Gaussian matrix-product states for coding in bosonic communication channels
Joachim Sch\"afer, Evgueni Karpov, Nicolas J. Cerf

TL;DR
This paper demonstrates that Gaussian matrix product states can nearly achieve the maximum capacity for Gaussian bosonic channels with memory, offering a practical method for encoding classical information in quantum communication.
Contribution
The study introduces GMPS as an effective and near-optimal input state for bosonic channels with memory, linking quantum communication with many-body physics.
Findings
GMPS achieve over 99.9% of the Gaussian capacity.
GMPS are the exact optimal states for certain noise classes.

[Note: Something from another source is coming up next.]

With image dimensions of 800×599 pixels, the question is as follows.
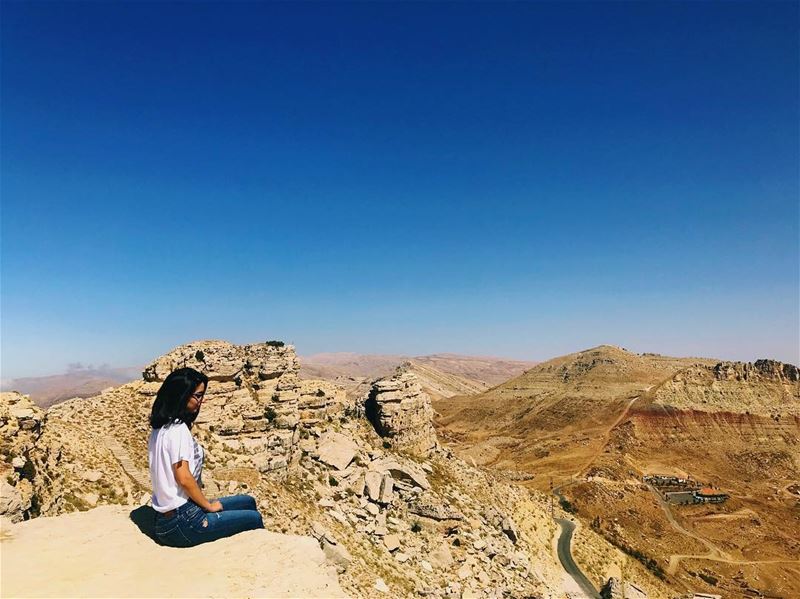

Results apply to both Markovian and non-Markovian noise models.
Abstract
The communication capacity of Gaussian bosonic channels with memory has recently attracted much interest. Here, we investigate a method to prepare the multimode entangled input symbol states for encoding classical information into these channels. In particular, we study the usefulness of a Gaussian matrix product state (GMPS) as an input symbol state, which can be sequentially generated although it remains heavily entangled for an arbitrary number of modes. We show that the GMPS can achieve more than 99.9% of the Gaussian capacity for Gaussian bosonic memory channels with a Markovian or non-Markovian correlated noise model in a large range of noise correlation strengths. Furthermore, we present a noise class for which the GMPS is the exact optimal input symbol state of the corresponding channel. Since GMPS are ground states of particular quadratic Hamiltonians, our results suggest a…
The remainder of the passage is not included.